Questions frequentes

Dans quel cas un complément de loyer est-il justifié ?
Il doit reposer sur des caractéristiques de localisation ou de confort hors du commun, non déjà prises en compte dans le loyer de référence et non récupérables au titre des charges. La charge de la preuve incombe au bailleur, qui doit décrire précisément ces caractéristiques dans le bail.
Comment contester un complément de loyer abusif ?
Le locataire peut saisir la commission départementale de conciliation dans les trois mois suivant la signature du bail, puis, en cas d'échec de la conciliation, le juge des contentieux de la protection. La saisine de la commission est gratuite et constitue un préalable obligatoire.
Le complément de loyer doit-il figurer dans le bail ?

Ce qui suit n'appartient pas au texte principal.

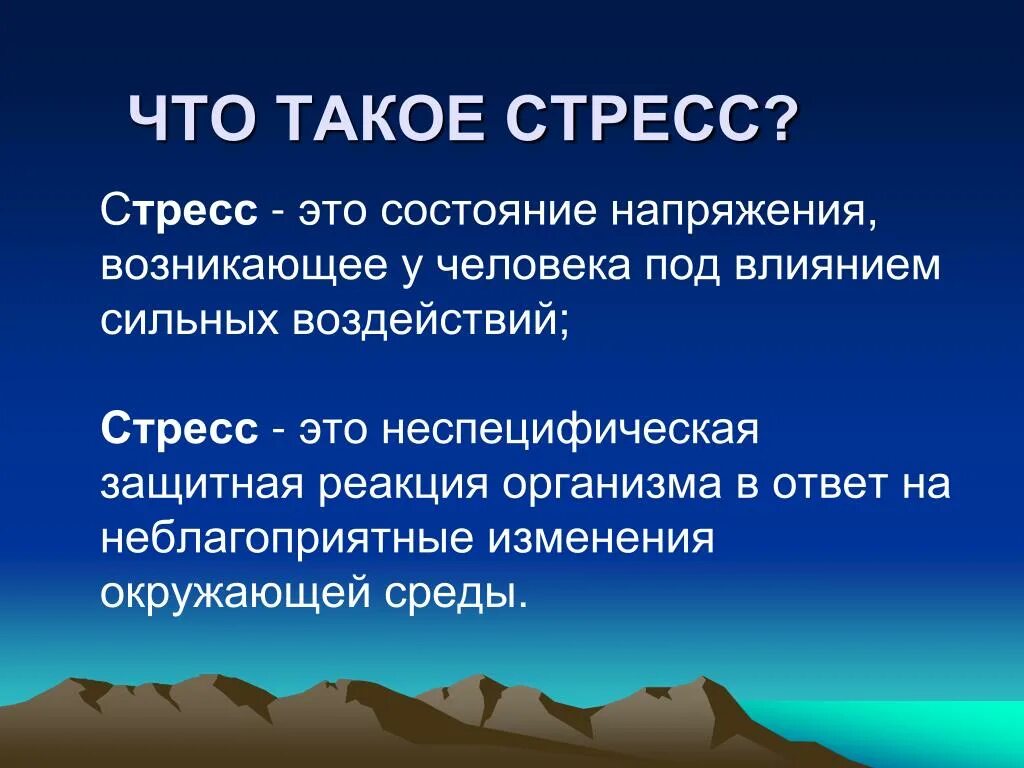 ЧТО ТАКОЕ СТРЕСС?

Стресс - это состояние напряжения, возникающее у человека под влиянием сильных воздействий;

Стресс - это неспецифическая защитная реакция организма в ответ на неблагоприятные изменения окружающей среды.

Oui. Le bail doit mentionner distinctement le loyer de base (limité au loyer de référence majoré), le montant du complément de loyer et les caractéristiques du logement qui le justifient. Sans cette mention, le complément n'est pas valablement constitué.
Quels éléments ne peuvent pas justifier un complément de loyer ?
Ne peuvent jamais fonder un complément : des équipements ou prestations déjà intégrés au loyer de référence, des éléments récupérables au titre des charges, ou tout défaut de décence (humidité, mauvais état, isolation insuffisante, vis-à-vis pénalisant).
Quel est le délai pour contester un complément de loyer ?
Le locataire dispose de trois mois à compter de la signature du bail pour saisir la commission départementale de conciliation. Passé ce délai, l'action en contestation du complément devient plus difficile, même si d'autres recours liés à l'encadrement restent envisageables.
Que se passe-t-il si la commission de conciliation donne raison au locataire ?
Si la conciliation aboutit, le complément est supprimé ou réduit et le bailleur rembourse le trop-perçu depuis le début du bail. En l'absence d'accord, le juge des contentieux de la protection tranche et peut ordonner la restitution des sommes versées en trop.
Un complément de loyer peut-il être ajouté en cours de bail ?
Non. Le complément de loyer se fixe à la mise en location ou au renouvellement du bail. Il ne peut pas être instauré en cours de bail, et la révision annuelle indexée sur l'IRL ne permet pas de le créer.